Theresa put her hands on Erin’s shoulders, looked into her eyes, and said, “Now you need to get out there and get into that guy, because he can’t take his eyes off you.”

“Who,
Brendan
?” She hadn’t noticed that.

Theresa nodded and made a face that clearly indicated Erin was a blind idiot. “He’s so into you. Don’t ask me why.” She laughed. “I guess he likes that distant, I’m-not-interested thing you’ve got going on. Whatever it is, you should take advantage of it. The best way to get over someone is to hook up with someone else.”

It certainly seemed true for Theresa. She never seemed to spend too long mourning over a guy. And there was always—always—a new one waiting in the wings. Nate used to say Theresa was Teflon—she didn’t let anyone stick around for long.

Erin wanted to be more like that.

She looked at herself in the mirror. She looked fine. None of the crap that was going on inside her head was visible on the outside. It was stupid to be moping around, weeping over a guy who obviously wasn’t giving her a second thought.

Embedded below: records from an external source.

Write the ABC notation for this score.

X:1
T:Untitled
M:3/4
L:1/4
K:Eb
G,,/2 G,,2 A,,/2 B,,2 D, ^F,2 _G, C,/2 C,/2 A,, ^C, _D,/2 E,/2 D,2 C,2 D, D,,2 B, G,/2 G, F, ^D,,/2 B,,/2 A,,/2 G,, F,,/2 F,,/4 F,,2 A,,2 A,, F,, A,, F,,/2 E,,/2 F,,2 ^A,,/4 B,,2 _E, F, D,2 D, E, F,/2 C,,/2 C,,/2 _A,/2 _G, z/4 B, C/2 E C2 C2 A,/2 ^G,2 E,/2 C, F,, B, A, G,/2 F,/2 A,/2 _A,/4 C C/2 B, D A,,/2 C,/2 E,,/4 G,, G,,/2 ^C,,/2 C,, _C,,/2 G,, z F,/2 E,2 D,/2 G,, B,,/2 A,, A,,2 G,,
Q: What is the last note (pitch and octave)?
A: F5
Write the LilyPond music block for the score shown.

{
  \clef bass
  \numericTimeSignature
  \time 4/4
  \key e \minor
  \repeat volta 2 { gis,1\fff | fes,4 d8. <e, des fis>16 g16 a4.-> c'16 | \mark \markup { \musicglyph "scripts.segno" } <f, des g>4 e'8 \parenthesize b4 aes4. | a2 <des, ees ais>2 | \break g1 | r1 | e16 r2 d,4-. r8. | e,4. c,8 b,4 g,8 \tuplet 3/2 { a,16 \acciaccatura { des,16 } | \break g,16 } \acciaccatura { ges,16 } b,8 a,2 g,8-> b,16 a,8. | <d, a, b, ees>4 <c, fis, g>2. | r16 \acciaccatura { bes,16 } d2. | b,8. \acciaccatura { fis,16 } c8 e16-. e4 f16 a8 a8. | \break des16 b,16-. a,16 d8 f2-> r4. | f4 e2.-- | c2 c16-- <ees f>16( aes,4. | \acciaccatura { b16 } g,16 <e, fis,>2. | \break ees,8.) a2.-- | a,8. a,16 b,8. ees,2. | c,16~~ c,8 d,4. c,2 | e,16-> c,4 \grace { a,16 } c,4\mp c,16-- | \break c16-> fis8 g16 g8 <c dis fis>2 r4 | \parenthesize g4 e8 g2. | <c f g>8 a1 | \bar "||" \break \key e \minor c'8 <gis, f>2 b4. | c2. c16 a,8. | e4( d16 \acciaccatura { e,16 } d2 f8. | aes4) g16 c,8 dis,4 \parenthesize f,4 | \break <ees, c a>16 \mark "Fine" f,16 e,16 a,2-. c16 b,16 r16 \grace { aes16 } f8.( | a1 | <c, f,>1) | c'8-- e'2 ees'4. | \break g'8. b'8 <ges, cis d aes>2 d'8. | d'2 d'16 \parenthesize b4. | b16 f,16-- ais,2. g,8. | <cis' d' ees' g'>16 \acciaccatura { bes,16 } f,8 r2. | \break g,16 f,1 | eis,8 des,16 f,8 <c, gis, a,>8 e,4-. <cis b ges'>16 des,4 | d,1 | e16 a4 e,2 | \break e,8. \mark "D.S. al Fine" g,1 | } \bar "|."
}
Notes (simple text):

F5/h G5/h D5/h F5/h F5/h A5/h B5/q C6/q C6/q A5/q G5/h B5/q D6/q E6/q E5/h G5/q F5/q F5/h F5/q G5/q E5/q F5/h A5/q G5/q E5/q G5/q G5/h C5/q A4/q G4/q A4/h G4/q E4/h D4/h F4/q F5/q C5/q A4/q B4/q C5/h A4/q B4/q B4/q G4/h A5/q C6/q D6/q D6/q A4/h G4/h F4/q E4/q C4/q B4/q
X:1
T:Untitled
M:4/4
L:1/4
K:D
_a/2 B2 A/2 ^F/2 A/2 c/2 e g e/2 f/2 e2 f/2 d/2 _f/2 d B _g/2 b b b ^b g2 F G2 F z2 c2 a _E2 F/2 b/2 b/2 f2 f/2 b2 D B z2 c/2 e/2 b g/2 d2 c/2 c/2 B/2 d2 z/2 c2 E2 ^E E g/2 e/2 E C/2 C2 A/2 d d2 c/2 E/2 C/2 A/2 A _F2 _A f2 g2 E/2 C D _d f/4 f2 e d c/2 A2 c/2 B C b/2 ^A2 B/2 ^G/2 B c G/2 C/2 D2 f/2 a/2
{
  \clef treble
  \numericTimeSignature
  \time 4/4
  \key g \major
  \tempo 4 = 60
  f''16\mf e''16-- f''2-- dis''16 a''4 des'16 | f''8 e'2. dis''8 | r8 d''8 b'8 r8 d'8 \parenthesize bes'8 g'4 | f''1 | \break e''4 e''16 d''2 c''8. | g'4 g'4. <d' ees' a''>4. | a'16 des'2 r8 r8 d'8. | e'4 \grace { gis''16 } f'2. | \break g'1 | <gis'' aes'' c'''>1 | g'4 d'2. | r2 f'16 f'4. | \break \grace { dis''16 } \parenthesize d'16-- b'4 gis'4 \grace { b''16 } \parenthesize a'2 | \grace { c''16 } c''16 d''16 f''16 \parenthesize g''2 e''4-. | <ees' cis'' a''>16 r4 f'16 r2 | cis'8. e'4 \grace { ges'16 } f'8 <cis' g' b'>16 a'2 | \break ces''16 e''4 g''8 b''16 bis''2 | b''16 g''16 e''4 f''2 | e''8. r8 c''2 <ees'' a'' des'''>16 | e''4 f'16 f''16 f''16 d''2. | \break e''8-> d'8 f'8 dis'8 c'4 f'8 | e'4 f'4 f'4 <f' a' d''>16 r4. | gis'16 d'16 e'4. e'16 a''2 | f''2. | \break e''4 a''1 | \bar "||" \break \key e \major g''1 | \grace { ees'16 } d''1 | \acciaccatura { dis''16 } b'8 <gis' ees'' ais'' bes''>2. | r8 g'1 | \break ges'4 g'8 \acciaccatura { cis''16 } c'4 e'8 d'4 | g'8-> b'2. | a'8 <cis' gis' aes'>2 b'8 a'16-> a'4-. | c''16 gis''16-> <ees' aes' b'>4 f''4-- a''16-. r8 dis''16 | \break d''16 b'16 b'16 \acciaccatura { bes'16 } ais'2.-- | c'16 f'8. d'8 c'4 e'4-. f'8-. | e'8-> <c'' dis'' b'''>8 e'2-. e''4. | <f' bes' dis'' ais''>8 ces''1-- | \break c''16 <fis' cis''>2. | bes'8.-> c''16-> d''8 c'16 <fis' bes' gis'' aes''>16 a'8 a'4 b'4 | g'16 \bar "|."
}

“You’re right,” she said to Theresa, fresh resolution pushing her voice. She was going to go with this. She was going to go all the way with this. “I just need another beer.”

“Sure it’s not going to make that headache worse?” Theresa asked with a smirk.

Erin smirked right back. “It might just make the headache a lot better.”

Four beers and two tequila shots later—bartenders in those days didn’t card in D.C. unless you looked like a third-grader—Erin was in the seat next to Brendan, and he was telling her how beautiful she was.

She still wasn’t into him.

But she pretended she was.

And when he came in for the kiss, she pretended she was into it. Fuck Nate.